Each line of the material must be repeated precisely, with the pictures left out.

#### Data entries

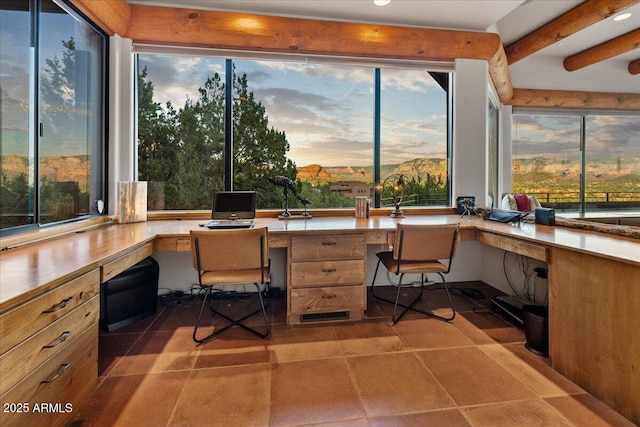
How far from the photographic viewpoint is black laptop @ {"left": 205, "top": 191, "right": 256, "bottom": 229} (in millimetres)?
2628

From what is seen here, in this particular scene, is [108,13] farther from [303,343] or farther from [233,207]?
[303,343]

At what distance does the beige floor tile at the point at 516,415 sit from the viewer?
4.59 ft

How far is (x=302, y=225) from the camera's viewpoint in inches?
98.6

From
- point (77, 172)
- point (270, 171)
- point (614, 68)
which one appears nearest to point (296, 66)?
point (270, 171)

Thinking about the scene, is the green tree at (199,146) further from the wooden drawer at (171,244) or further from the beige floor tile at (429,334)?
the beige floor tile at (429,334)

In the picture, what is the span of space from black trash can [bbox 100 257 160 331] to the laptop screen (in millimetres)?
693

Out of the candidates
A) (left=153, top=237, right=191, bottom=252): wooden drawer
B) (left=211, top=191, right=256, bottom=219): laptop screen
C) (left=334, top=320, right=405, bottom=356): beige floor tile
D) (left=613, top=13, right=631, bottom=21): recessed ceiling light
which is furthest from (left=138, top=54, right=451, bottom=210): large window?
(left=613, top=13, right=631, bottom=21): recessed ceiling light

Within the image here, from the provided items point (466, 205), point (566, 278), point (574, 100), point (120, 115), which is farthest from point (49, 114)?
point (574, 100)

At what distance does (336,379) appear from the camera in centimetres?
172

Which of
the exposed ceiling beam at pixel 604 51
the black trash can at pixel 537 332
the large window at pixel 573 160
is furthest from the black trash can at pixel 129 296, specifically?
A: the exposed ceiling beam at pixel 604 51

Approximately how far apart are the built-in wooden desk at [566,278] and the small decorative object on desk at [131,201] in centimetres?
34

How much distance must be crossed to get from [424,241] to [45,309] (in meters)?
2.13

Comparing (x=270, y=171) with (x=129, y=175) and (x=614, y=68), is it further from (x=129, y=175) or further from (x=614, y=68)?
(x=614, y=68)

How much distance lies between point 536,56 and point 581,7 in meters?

########

■ **Exercise answer**:
How far from the photographic viewpoint is black laptop @ {"left": 205, "top": 191, "right": 256, "bottom": 229} (in millimetres)?
2628

From what is seen here, in this particular scene, is [108,13] farther from [303,343] or farther from [233,207]?
[303,343]

At what distance does the beige floor tile at the point at 516,415 sit from the viewer?
4.59 ft

How far is (x=302, y=225) from the camera's viewpoint in inches?
98.6

From
- point (77, 172)
- point (270, 171)
- point (614, 68)
which one appears nearest to point (296, 66)?
point (270, 171)

Thinking about the scene, is the green tree at (199,146) further from the wooden drawer at (171,244) or further from the beige floor tile at (429,334)?
the beige floor tile at (429,334)

In the picture, what is the span of space from black trash can [bbox 100 257 160 331] to the laptop screen (in millimetres)?
693

Out of the candidates
A) (left=153, top=237, right=191, bottom=252): wooden drawer
B) (left=211, top=191, right=256, bottom=219): laptop screen
C) (left=334, top=320, right=405, bottom=356): beige floor tile
D) (left=613, top=13, right=631, bottom=21): recessed ceiling light
which is furthest from (left=138, top=54, right=451, bottom=210): large window?
(left=613, top=13, right=631, bottom=21): recessed ceiling light

Within the image here, from the provided items point (466, 205), point (566, 278), point (574, 100), point (120, 115), which is farthest from point (49, 114)?
point (574, 100)

At what distance does (336,379) appear from the camera in centimetres?
172

Which of
the exposed ceiling beam at pixel 604 51
the black trash can at pixel 537 332
the large window at pixel 573 160
is furthest from the black trash can at pixel 129 296, specifically?
A: the exposed ceiling beam at pixel 604 51

Approximately how far apart are the built-in wooden desk at [566,278] and the small decorative object on desk at [131,201] in centimetres?
34

How much distance must be crossed to get from [424,241] to [45,309] (in meters)?
2.13

Comparing (x=270, y=171) with (x=129, y=175) and (x=614, y=68), is it further from (x=129, y=175) or further from (x=614, y=68)?
(x=614, y=68)

How much distance lies between point 536,56 and point 581,7 in meters?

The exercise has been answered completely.